Section 5 gives the results of our experiment. The
conclusion and future work are given in Section 6.
Sentence boundary detection and punctuation prediction
have been extensively studied in the
speech processing field and have attracted research
interest in the natural language processing
field as well. Most previous work exploits local
features for the task. Kim and Woodland (2001),
Huang and Zweig (2002), Christensen et al.
(2001), and Liu et al. (2005) integrate both prosodic
features (pitch, pause duration, etc.) and lexical
features (words, n-grams, etc.) to predict
punctuation symbols during speech recognition,
where Huang and Zweig (2002) uses a maximum
entropy model, Christensen et al. (2001) focus on
finite state and multi-layer perceptron methods,
and Liu et al. (2005) uses conditional random
fields. However, in some scenarios the prosodic
cues are not available due to inaccessible original
raw speech waveforms. Matusov et al. (2006) integrate
segmentation features into the log-linear
model in the statistical machine translation (SMT)
framework to improve the translation performance
when translating transcribed speech texts.
Lu and Ng (2010) uses dynamic conditional random
fields to perform both sentence boundary and
sentence type prediction. They achieved promising
results on both English and Chinese transcribed
speech texts. The above work only exploits local features, so they were limited to capturing
long range dependencies for punctuation
prediction.
It is natural to incorporate global knowledge,
such as syntactic information, to improve punctuation
prediction performance. Roark et al. (2006)
use a rich set of non-local features including parser
scores to re-rank full segmentations. Favre et
al. (2008) integrate syntactic information from a
PCFG parser into a log-linear and combine it with
local features for sentence segmentation. The
punctuation prediction in these works is performed
as a post-procedure step of parsing, where
a parse tree needs to be built in advance. As their
parsing over the stream of words in transcribed
speech text is exponentially complex, their approaches
are only feasible for short input processing.
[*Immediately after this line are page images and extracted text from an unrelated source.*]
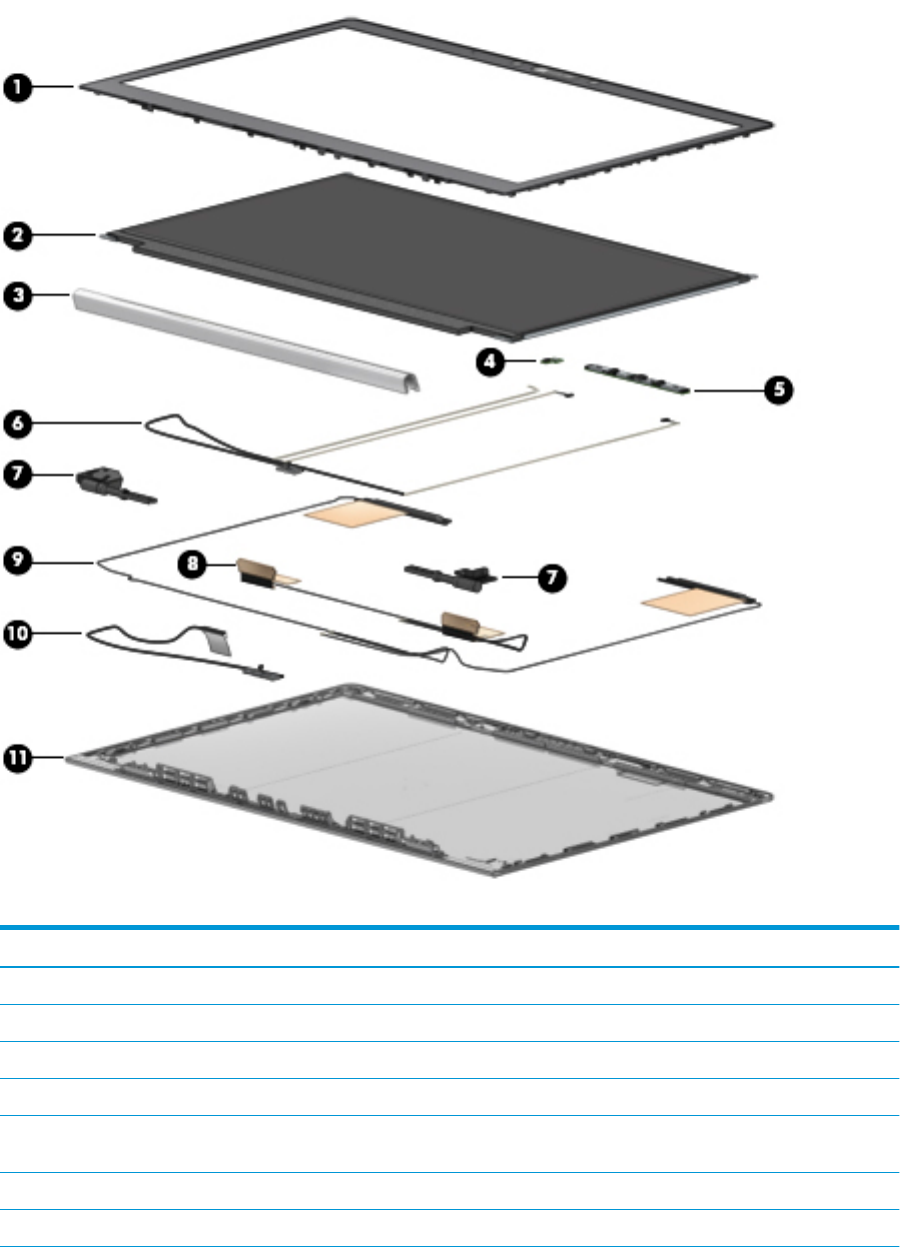 1
2
3
4
5
6
7
9
8
7
10
11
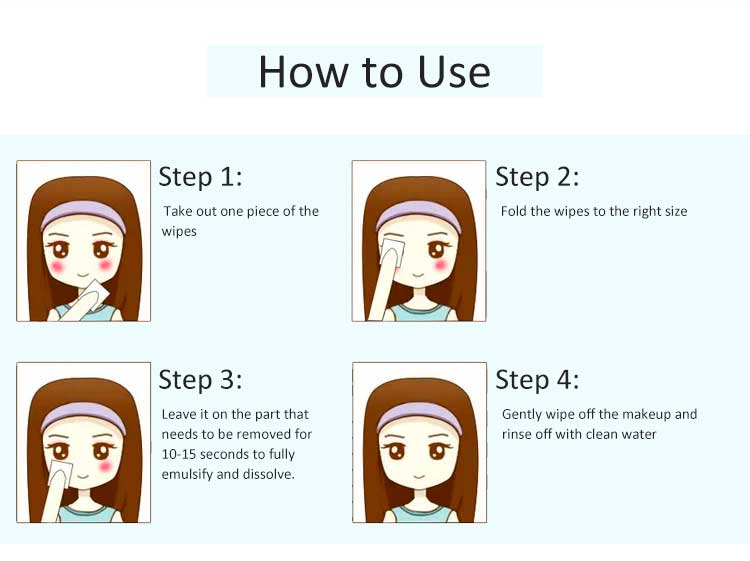 How to Use

Step 1:

Take out one piece of the wipes

Step 2:

Fold the wipes to the right size

Step 3:

Leave it on the part that needs to be removed for 10-15 seconds to fully emulsify and dissolve.

Step 4:

Gently wipe off the makeup and rinse off with clean water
Unlike these works, we incorporate punctuation
prediction into the parsing which process
left to right input without length limitations.
Numerous dependency parsing algorithms
have been proposed in the natural language processing
community, including transition-based
and graph-based dependency parsing. Compared
to graph-based parsing, transition-based parsing
can offer linear time complexity and easily leverage
non-local features in the models (Yamada and
Matsumoto, 2003; Nivre et al., 2006b; Zhang and
Clark, 2008; Huang and Sagae, 2010). Starting
with the work from (Zhang and Nivre, 2011), in
this paper we extend transition-based dependency
parsing from the sentence-level to the stream of
words and integrate the parsing with punctuation
prediction.
Joint POS tagging and transition-based dependency
parsing are studied in (Hatori et al.,
2011; Bohnet and Nivre, 2012). The improvements
are reported with the joint model compared
to the pipeline model for Chinese and other richly
inflected languages, which shows that it also
makes sense to jointly perform punctuation prediction
and parsing, although these two tasks of
POS tagging and punctuation prediction are different
in two ways: 1). The former usually works
on a well-formed single sentence while the latter
needs to process multiple sentences that are very
lengthy. 2). POS tags are must-have features to
parsing while punctuations are not. The parsing
quality in the former is more sensitive to the performance
of the entire task than in the latter.